9Si da fruto en el futuro, bien; y si no, la cortarás.’"
10Jesús enseñaba en una de las sinagogas en el sábado.
11Y he aquí una mujer que tenía espíritu de enfermedad desde hacía dieciocho años; andaba encorvada y de ninguna manera se podía enderezar.
12Cuando Jesús la vio, la llamó y le dijo: —Mujer, quedas libre de tu enfermedad.
13Puso las manos sobre ella, y al instante se enderezó y glorificaba a Dios.
14Y respondiendo el principal de la sinagoga, enojado de que Jesús hubiese sanado en sábado, decía a la gente: —Seis días hay en la semana en los cuales se debe trabajar. Venid, pues, en estos días y sed sanados, y no en el día de sábado.
15Entonces el Señor le respondió diciendo: —¡Hipócrita! ¿No desata cada uno de vosotros en sábado su buey o su asno del pesebre y lo lleva a beber?
16Y a ésta, siendo hija de Abraham, a quien Satanás ha tenido atada por dieciocho años, ¿no debía ser librada de esta atadura en el día de sábado?
17Cuando él decía estas cosas, todos sus adversarios se avergonzaban. Y todo el pueblo se regocijaba por todas las cosas gloriosas que él hacia.
18Por lo tanto, él decía: —¿A qué es semejante el reino de Dios? ¿A qué lo compararé?
19Es semejante a un grano de mostaza que un hombre tomó y sembró en su huerto; y creció y se convirtió en un árbol, y las aves del cielo hicieron nidos en sus ramas.
20Otra vez dijo: —¿A qué compararé el reino de Dios?
21Es semejante a la levadura que una mujer tomó y escondió en tres medidas de harina, hasta que todo quedó leudado.
22Jesús pasaba por las ciudades y aldeas, enseñando y caminando hacia Jerusalén.
23Entonces alguien le dijo: —Señor, ¿son pocos los que se salvan? Y él les dijo:
24—Esforzaos a entrar por la puerta angosta, porque os digo que muchos procurarán entrar, y no podrán.
25Después que el dueño de casa se levante y cierre la puerta, vosotros, afuera, comenzaréis a llamar a la puerta diciendo: "¡Señor, ábrenos!" Pero respondiendo él os dirá: "No os conozco de dónde sois."
26Entonces comenzaréis a decir: "Delante de ti hemos comido y bebido, y en nuestras plazas enseñaste."
27Pero os hablará diciendo: "No os conozco de dónde sois. ¡Apartaos de mí todos los que hacéis iniquidad!"
28Allí habrá llanto y crujir de dientes, cuando veáis a Abraham, a Isaac, a Jacob y a todos los profetas en el reino de Dios, y a vosotros echados fuera.

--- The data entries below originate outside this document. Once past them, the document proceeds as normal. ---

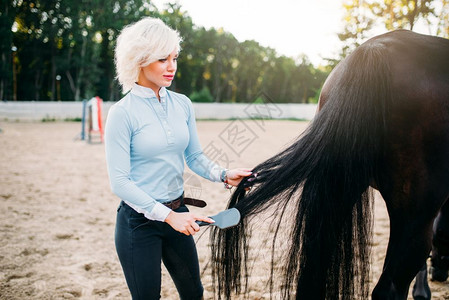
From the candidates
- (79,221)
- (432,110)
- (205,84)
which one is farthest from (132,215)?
(205,84)

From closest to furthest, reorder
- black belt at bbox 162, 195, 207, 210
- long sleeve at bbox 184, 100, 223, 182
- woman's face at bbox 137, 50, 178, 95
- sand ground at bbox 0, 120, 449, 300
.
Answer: woman's face at bbox 137, 50, 178, 95 → black belt at bbox 162, 195, 207, 210 → long sleeve at bbox 184, 100, 223, 182 → sand ground at bbox 0, 120, 449, 300

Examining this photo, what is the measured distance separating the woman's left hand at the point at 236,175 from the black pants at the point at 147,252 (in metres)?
0.39

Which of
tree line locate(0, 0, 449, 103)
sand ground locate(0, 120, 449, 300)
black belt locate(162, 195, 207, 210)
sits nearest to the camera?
black belt locate(162, 195, 207, 210)

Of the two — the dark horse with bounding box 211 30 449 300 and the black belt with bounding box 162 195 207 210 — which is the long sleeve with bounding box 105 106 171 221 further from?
the dark horse with bounding box 211 30 449 300

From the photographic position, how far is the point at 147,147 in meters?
1.60

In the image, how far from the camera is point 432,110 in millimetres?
1486

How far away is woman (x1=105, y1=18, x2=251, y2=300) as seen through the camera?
1.51 meters

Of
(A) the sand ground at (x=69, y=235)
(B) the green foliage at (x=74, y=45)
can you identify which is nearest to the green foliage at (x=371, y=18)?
(A) the sand ground at (x=69, y=235)

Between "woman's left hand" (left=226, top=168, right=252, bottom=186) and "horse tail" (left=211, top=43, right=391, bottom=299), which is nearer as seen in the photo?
"horse tail" (left=211, top=43, right=391, bottom=299)

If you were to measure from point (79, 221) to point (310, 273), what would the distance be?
3728 mm

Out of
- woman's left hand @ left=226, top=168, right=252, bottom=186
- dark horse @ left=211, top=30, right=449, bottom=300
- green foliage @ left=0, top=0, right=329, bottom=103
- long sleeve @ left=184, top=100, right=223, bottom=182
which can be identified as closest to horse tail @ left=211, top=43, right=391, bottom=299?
dark horse @ left=211, top=30, right=449, bottom=300

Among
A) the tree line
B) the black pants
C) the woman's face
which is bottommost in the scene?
the black pants

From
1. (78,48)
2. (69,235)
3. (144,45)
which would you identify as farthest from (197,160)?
(78,48)

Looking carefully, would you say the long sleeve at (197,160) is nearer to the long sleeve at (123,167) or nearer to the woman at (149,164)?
the woman at (149,164)
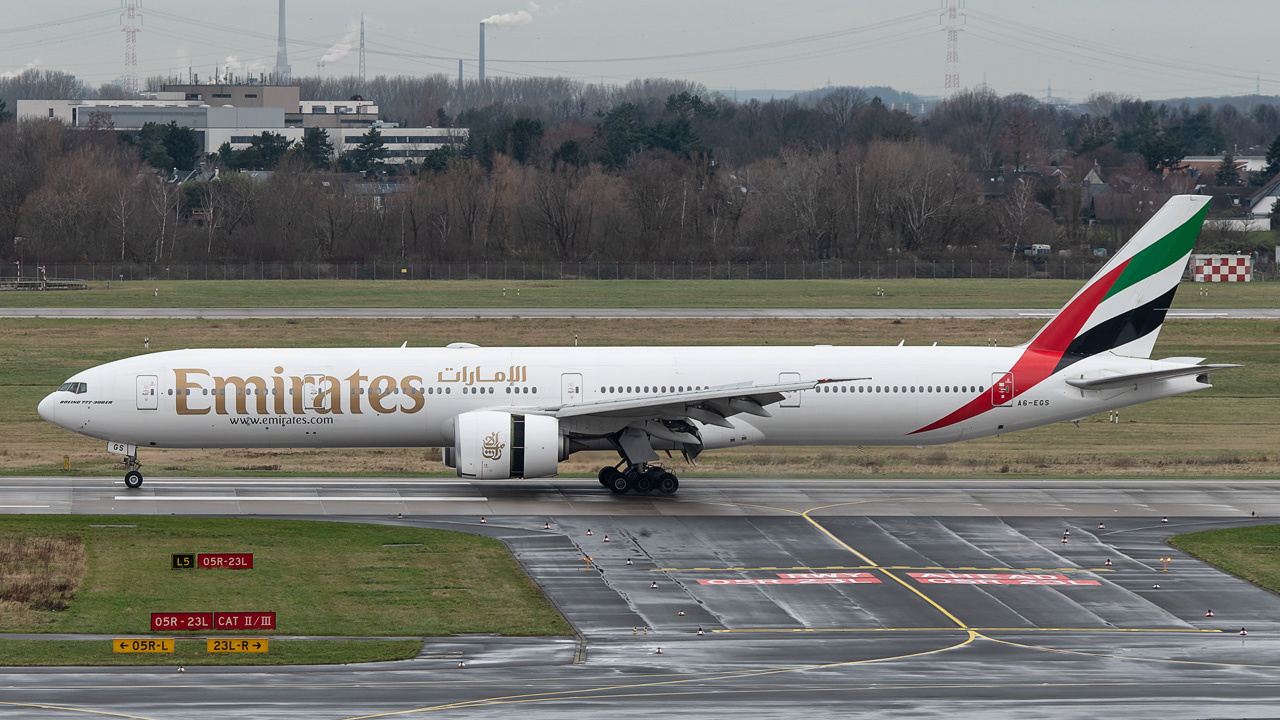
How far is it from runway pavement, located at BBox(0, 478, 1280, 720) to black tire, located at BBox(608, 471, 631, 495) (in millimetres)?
421

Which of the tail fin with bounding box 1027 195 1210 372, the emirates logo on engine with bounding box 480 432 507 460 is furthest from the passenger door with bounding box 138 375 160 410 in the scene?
the tail fin with bounding box 1027 195 1210 372

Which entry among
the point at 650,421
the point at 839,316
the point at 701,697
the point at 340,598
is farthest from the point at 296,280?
the point at 701,697

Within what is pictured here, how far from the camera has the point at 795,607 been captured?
2655 centimetres

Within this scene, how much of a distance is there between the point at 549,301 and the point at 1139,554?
6899 cm

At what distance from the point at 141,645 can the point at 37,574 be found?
264 inches

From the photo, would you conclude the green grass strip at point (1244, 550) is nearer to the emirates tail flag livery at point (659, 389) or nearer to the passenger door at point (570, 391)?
the emirates tail flag livery at point (659, 389)

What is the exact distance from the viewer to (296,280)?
117m

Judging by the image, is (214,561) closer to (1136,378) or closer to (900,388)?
(900,388)

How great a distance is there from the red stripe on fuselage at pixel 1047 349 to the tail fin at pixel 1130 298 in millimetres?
28

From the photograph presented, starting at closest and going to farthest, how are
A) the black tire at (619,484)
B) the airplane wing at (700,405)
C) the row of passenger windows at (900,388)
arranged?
the airplane wing at (700,405) < the black tire at (619,484) < the row of passenger windows at (900,388)

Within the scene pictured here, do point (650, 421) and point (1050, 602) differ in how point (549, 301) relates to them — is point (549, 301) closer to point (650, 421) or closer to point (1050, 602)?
point (650, 421)

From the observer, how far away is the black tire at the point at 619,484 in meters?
38.8

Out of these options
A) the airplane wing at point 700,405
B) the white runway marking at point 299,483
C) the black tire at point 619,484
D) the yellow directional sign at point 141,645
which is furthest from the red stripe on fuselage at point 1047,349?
the yellow directional sign at point 141,645

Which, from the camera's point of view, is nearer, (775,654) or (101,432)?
(775,654)
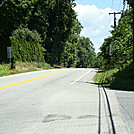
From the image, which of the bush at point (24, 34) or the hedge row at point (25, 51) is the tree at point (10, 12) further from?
the bush at point (24, 34)

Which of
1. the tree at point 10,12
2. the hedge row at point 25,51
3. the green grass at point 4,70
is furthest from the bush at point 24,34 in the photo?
the green grass at point 4,70

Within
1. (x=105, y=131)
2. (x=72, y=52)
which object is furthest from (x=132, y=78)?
(x=72, y=52)

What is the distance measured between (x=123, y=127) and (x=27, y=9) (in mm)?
24634

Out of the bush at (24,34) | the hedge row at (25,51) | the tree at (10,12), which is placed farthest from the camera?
the bush at (24,34)

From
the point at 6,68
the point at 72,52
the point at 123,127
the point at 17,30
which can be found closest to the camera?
the point at 123,127

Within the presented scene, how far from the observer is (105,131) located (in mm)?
4641

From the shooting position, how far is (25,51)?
3481 centimetres

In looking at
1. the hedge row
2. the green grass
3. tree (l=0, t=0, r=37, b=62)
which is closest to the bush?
the hedge row

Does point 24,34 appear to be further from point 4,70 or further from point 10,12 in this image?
point 4,70

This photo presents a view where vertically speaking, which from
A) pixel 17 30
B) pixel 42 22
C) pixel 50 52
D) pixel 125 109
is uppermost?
pixel 42 22

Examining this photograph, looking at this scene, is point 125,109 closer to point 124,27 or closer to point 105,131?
point 105,131

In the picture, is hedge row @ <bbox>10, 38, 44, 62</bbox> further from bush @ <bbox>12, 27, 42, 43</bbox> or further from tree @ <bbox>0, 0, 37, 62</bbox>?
tree @ <bbox>0, 0, 37, 62</bbox>

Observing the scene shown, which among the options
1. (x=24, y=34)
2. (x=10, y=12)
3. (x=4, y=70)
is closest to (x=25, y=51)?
(x=24, y=34)

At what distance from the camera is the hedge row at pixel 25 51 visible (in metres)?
31.4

29Vendrán del oriente y del occidente, del norte y del sur; y se sentarán a la mesa en el reino de Dios.
30He aquí, hay últimos que serán primeros, y hay primeros que serán últimos.

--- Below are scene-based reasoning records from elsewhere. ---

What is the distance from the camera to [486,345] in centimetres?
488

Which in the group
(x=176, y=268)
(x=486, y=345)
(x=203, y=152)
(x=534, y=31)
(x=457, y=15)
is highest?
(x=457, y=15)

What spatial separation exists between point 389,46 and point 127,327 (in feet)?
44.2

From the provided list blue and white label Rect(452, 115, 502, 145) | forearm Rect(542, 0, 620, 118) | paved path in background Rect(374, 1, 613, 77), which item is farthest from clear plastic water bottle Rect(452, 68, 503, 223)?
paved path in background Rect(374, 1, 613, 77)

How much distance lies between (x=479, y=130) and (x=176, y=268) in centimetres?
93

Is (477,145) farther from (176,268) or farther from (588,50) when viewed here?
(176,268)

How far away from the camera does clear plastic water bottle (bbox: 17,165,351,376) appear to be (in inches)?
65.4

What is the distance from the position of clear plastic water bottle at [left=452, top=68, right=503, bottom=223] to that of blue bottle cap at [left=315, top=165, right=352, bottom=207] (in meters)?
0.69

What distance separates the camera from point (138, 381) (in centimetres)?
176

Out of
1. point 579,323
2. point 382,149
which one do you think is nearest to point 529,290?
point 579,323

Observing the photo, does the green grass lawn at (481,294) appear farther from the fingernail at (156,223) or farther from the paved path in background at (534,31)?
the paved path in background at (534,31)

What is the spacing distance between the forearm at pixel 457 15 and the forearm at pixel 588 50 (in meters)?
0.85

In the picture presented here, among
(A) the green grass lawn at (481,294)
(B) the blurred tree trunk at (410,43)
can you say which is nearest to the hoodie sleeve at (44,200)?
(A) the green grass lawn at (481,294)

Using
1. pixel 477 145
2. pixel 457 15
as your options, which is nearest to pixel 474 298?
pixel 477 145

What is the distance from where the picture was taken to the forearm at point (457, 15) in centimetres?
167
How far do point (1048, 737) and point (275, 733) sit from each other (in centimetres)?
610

31En la misma hora llegaron ciertos fariseos y le dijeron: —Sal y vete de aquí, porque Herodes te quiere matar.
32El les dijo: —Id y decid a ese zorro: "He aquí echo fuera demonios y realizo sanidades hoy y mañana, y al tercer día termino."
33Sin embargo, es necesario que yo siga mi camino hoy, mañana y pasado mañana; porque no es posible que un profeta muera fuera de Jerusalén.

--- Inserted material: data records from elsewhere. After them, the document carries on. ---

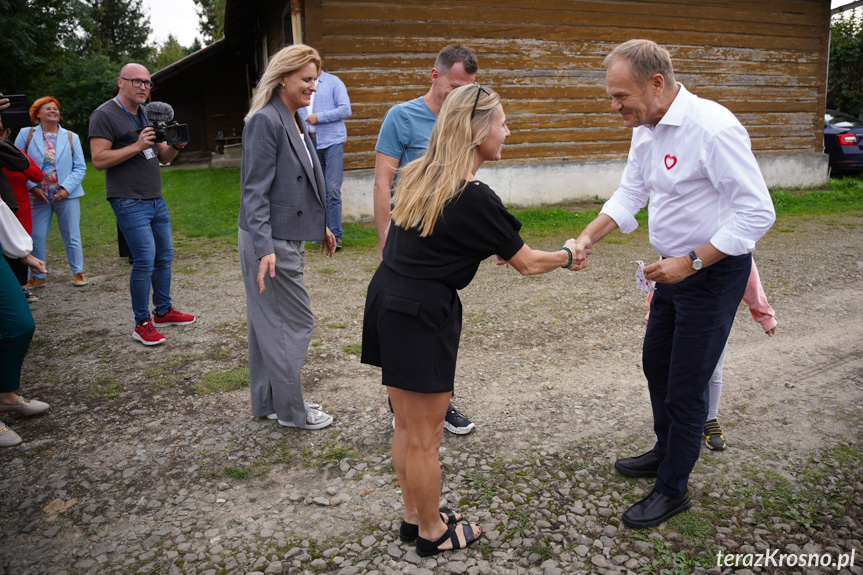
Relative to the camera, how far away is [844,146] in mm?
13922

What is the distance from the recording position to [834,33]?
19.0m

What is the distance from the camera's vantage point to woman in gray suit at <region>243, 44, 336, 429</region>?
333 cm

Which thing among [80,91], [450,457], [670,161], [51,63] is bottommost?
[450,457]

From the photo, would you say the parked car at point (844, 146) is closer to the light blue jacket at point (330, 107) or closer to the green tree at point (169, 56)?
the light blue jacket at point (330, 107)

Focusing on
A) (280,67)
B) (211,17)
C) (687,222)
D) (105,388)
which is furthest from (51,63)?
(687,222)

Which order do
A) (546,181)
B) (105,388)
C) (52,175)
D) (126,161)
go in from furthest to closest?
(546,181) → (52,175) → (126,161) → (105,388)

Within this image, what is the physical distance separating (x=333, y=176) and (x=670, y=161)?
5.98 metres

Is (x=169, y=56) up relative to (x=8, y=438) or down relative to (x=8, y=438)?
up

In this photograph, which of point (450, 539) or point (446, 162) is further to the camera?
point (450, 539)

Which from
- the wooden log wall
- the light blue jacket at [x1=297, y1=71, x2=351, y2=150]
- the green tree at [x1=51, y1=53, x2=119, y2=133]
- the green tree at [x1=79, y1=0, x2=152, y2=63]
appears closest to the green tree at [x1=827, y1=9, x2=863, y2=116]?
the wooden log wall

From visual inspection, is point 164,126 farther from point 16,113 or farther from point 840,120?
point 840,120

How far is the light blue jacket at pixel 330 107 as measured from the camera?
7898 mm

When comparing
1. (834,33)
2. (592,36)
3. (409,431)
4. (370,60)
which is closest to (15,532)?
(409,431)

34¡Jerusalén, Jerusalén, que matas a los profetas y apedreas a los que te son enviados! ¡Cuántas veces quise juntar a tus hijos, así como la gallina junta sus pollitos debajo de sus alas, y no quisiste!
35He aquí vuestra casa os es dejada desierta. Os digo que no me veréis más, hasta que venga el día cuando digáis: "¡Bendito el que viene en el nombre del Señor!"